Aim | Which lines of the records contain the string "flowering"? Collect each of them.

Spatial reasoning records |
┌────────
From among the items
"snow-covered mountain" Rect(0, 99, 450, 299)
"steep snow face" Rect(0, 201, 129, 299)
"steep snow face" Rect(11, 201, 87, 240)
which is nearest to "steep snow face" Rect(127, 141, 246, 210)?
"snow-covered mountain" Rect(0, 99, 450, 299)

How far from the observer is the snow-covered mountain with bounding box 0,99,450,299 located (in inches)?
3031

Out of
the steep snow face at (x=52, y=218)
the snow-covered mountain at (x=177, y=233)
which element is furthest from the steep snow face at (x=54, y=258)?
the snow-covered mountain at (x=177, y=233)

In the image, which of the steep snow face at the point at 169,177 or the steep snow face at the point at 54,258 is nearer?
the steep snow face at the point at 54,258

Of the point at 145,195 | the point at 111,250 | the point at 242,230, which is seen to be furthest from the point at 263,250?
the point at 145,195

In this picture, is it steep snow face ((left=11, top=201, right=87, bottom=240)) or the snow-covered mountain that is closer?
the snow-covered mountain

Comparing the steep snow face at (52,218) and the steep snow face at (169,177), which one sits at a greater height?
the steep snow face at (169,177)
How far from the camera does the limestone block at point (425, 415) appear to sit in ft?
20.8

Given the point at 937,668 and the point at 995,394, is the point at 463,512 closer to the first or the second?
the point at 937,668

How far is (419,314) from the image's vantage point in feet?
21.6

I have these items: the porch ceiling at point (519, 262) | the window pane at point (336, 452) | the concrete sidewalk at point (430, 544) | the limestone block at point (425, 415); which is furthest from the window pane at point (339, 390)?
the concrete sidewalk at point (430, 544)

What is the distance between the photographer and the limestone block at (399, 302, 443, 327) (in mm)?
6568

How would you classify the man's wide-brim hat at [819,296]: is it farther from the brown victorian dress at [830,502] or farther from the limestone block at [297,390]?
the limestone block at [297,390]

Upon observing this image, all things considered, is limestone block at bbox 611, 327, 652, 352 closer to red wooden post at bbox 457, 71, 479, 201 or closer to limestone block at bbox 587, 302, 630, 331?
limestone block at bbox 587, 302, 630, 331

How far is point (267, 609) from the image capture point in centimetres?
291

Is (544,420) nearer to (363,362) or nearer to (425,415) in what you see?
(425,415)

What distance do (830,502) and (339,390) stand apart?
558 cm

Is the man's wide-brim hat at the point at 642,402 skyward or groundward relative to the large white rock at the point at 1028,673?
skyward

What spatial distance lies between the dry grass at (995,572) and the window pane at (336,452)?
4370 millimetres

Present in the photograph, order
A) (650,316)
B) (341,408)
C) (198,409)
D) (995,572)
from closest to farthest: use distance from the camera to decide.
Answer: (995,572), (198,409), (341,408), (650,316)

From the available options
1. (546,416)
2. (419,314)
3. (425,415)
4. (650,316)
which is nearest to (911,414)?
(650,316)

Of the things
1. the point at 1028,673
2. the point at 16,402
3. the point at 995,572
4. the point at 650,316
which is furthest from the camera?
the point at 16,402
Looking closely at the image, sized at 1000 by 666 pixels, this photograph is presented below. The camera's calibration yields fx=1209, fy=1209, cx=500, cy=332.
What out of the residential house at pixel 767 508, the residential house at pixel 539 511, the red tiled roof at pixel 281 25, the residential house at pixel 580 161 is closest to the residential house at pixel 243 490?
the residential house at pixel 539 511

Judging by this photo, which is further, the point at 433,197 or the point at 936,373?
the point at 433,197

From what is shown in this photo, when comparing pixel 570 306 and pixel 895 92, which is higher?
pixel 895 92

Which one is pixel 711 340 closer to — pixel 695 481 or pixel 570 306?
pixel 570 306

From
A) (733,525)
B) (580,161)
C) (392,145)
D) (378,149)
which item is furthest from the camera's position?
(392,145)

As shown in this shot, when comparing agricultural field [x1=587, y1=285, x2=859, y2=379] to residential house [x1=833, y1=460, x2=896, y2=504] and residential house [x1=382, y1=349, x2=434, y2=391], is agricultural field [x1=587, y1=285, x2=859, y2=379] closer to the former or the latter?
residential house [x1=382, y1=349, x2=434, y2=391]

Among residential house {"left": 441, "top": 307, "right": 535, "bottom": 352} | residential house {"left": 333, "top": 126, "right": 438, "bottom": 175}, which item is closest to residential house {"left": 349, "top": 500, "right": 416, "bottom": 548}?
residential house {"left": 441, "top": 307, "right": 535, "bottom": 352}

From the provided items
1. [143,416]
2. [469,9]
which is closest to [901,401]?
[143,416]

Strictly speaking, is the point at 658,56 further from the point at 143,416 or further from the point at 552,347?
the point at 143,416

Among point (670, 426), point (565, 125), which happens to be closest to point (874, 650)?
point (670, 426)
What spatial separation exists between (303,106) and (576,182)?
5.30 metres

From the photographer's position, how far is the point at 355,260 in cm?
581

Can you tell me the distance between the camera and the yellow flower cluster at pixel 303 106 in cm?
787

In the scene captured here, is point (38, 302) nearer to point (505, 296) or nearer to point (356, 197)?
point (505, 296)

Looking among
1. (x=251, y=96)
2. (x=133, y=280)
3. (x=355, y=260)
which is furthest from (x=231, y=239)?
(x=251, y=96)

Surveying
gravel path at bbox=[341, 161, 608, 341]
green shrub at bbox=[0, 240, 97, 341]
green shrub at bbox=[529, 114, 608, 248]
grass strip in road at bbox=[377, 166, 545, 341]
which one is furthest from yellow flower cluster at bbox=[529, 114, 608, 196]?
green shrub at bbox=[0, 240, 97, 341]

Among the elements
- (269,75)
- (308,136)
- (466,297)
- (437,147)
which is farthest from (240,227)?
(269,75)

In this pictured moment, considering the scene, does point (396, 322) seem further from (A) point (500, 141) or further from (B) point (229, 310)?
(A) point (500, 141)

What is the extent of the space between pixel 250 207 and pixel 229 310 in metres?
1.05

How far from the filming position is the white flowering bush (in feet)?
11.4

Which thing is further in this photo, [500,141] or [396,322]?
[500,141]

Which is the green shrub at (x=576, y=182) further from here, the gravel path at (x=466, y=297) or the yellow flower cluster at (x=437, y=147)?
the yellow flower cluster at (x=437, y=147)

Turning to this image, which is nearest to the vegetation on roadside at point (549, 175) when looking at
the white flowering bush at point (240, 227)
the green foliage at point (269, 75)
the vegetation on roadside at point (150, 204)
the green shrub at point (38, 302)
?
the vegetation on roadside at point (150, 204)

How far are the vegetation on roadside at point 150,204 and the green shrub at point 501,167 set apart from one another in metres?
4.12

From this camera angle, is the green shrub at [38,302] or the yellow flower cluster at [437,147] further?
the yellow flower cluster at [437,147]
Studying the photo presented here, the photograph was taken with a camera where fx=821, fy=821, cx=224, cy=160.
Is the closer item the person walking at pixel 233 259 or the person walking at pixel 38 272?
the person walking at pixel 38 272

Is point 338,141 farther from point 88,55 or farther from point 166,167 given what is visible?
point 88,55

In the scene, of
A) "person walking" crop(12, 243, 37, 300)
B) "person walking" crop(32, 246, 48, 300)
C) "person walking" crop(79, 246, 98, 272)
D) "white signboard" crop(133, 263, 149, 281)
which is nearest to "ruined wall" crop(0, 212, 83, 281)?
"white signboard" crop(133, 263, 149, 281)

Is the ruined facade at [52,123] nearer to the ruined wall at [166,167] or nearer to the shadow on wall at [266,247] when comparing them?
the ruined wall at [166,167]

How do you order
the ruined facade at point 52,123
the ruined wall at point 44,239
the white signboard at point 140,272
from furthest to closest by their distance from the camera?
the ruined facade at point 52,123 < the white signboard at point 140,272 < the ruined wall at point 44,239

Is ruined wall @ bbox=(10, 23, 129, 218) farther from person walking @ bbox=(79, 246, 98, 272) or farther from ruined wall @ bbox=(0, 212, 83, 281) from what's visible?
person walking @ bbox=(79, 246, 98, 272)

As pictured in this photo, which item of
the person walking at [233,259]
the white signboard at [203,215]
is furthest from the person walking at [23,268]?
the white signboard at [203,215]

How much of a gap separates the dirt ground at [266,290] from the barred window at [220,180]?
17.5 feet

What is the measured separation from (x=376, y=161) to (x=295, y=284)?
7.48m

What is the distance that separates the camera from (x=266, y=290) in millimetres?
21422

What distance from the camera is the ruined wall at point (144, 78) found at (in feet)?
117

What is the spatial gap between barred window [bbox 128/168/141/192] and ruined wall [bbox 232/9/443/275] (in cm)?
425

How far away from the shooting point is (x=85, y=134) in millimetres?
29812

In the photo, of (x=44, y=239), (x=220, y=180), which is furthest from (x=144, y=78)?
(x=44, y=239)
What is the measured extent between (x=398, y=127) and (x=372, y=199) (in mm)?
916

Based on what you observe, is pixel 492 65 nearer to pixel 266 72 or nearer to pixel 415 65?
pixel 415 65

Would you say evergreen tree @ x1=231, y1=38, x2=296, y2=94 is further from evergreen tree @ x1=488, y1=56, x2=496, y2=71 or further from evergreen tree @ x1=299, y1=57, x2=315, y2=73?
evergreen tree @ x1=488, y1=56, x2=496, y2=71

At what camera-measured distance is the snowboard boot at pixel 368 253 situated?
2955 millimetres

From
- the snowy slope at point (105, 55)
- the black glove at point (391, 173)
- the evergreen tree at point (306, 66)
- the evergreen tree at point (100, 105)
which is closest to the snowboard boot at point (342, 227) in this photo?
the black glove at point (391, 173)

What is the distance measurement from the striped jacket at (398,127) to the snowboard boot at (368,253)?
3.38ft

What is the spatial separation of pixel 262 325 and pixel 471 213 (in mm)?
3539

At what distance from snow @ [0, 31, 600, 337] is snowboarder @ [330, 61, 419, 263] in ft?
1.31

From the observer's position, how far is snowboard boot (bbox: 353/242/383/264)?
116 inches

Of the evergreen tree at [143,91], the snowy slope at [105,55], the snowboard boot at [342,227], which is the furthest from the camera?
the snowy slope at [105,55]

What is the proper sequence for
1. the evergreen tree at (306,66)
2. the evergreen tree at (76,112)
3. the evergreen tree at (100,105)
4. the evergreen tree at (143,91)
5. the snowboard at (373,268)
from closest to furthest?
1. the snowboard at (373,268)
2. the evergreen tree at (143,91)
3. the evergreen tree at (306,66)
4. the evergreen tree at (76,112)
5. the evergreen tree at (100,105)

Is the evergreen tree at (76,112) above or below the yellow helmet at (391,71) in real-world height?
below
└────────
Reply |
How far from the filming position is the white flowering bush (in feet)?
the white flowering bush at point (240, 227)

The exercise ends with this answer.